- _Reading passage_:
And so (sniff) id da grass and ragweed (ahhh...). The weather id insane around (ahhh...) here. Thirty degree temp'ture swings (ahh...) and the a/c on one day, heat da next (ahh-choooo!). Allergy season is a great time to be away from Birmingham, so Matt, Tammy and I will be heading out to San Diego for the ELFA Legal Forum the weekend of the 27 th and returning the evening of the 29 th .
As always, we will be keeping up with voicemail and email.
As some of you know, Matt attended the ELFA Funding Symposium in Chicago a couple of weeks ago. I stayed home and sneezed.
Spring is also one of the times of the year when we learn of new state law incursions into equipment finance. The latest, as reported by Scott Riehl of ELFA is a case amounting to an extension of VERMONT laws protecting consumers from AUTOMATIC RENEWALS to cover commercial transactions. Rathe Salvage v R. Brown & Sons. We are studying the case, but the Vermont supreme court was pretty clear:
"We hold unequivocally that business entities are entitled to the same rights under the Act as other consumers." The "Act" is Vermont House Bill 593 (Act 179) , "Automatic Renewal Provisions in Consumer Contracts." 
ELFA members can obtain additional information on the Association's website. We will publish more about this law and other state laws presenting challenges to equipment finance throughout the year. In an effort to get this information out as soon as possible, we are rushing ahead with this somewhat slim newsletter, but by popular demand (at least some requests), we are publishing our answers to the "test" in the February issue.
Hope to (sniff) see y'all sometime soon. Please keep in touch.

(Rows from a dataset)

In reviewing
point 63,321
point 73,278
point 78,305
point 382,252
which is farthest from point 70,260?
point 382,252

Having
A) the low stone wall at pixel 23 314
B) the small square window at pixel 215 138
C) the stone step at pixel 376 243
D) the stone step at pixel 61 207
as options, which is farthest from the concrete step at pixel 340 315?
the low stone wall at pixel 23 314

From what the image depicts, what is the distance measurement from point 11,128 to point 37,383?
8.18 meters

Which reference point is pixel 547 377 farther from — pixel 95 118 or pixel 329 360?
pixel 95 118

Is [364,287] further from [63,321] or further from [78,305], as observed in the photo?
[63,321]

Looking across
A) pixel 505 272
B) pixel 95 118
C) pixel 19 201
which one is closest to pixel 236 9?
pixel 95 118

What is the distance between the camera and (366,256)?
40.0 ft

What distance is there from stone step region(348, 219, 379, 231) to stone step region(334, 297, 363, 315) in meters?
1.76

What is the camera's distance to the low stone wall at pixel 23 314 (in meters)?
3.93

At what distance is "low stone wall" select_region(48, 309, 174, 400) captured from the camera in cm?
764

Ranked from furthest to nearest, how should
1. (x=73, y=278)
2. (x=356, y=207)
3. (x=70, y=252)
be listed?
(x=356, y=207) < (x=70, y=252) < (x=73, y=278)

- _Actions to take_:
A – Answer these questions from the newsletter, one per line:
(i) What event will Matt, Tammy and the writer attend in San Diego?
(ii) Which ELFA event did Matt attend in Chicago?
(iii) What is the "Act" named in the quoted holding of the Vermont supreme court?
B – Please reproduce every one of the dataset rows word for word.
The newsletter and the rows are unrelated materials.

- _Answers given_:
A –
(i) The ELFA Legal Forum
(ii) The ELFA Funding Symposium
(iii) Vermont House Bill 593 (Act 179), "Automatic Renewal Provisions in Consumer Contracts."

B –
In reviewing
point 63,321
point 73,278
point 78,305
point 382,252
which is farthest from point 70,260?
point 382,252

Having
A) the low stone wall at pixel 23 314
B) the small square window at pixel 215 138
C) the stone step at pixel 376 243
D) the stone step at pixel 61 207
as options, which is farthest from the concrete step at pixel 340 315?
the low stone wall at pixel 23 314

From what the image depicts, what is the distance measurement from point 11,128 to point 37,383?
8.18 meters

Which reference point is pixel 547 377 farther from — pixel 95 118 or pixel 329 360?
pixel 95 118

Is [364,287] further from [63,321] or further from [78,305], as observed in the photo?
[63,321]

Looking across
A) pixel 505 272
B) pixel 95 118
C) pixel 19 201
which one is closest to pixel 236 9?
pixel 95 118

What is the distance between the camera and (366,256)?
40.0 ft

What distance is there from stone step region(348, 219, 379, 231) to stone step region(334, 297, 363, 315) in meters?
1.76

What is the camera's distance to the low stone wall at pixel 23 314 (in meters)?
3.93

At what distance is "low stone wall" select_region(48, 309, 174, 400) captured from the camera in cm?
764

Ranked from furthest to nearest, how should
1. (x=73, y=278)
2. (x=356, y=207)
3. (x=70, y=252)
be listed?
(x=356, y=207) < (x=70, y=252) < (x=73, y=278)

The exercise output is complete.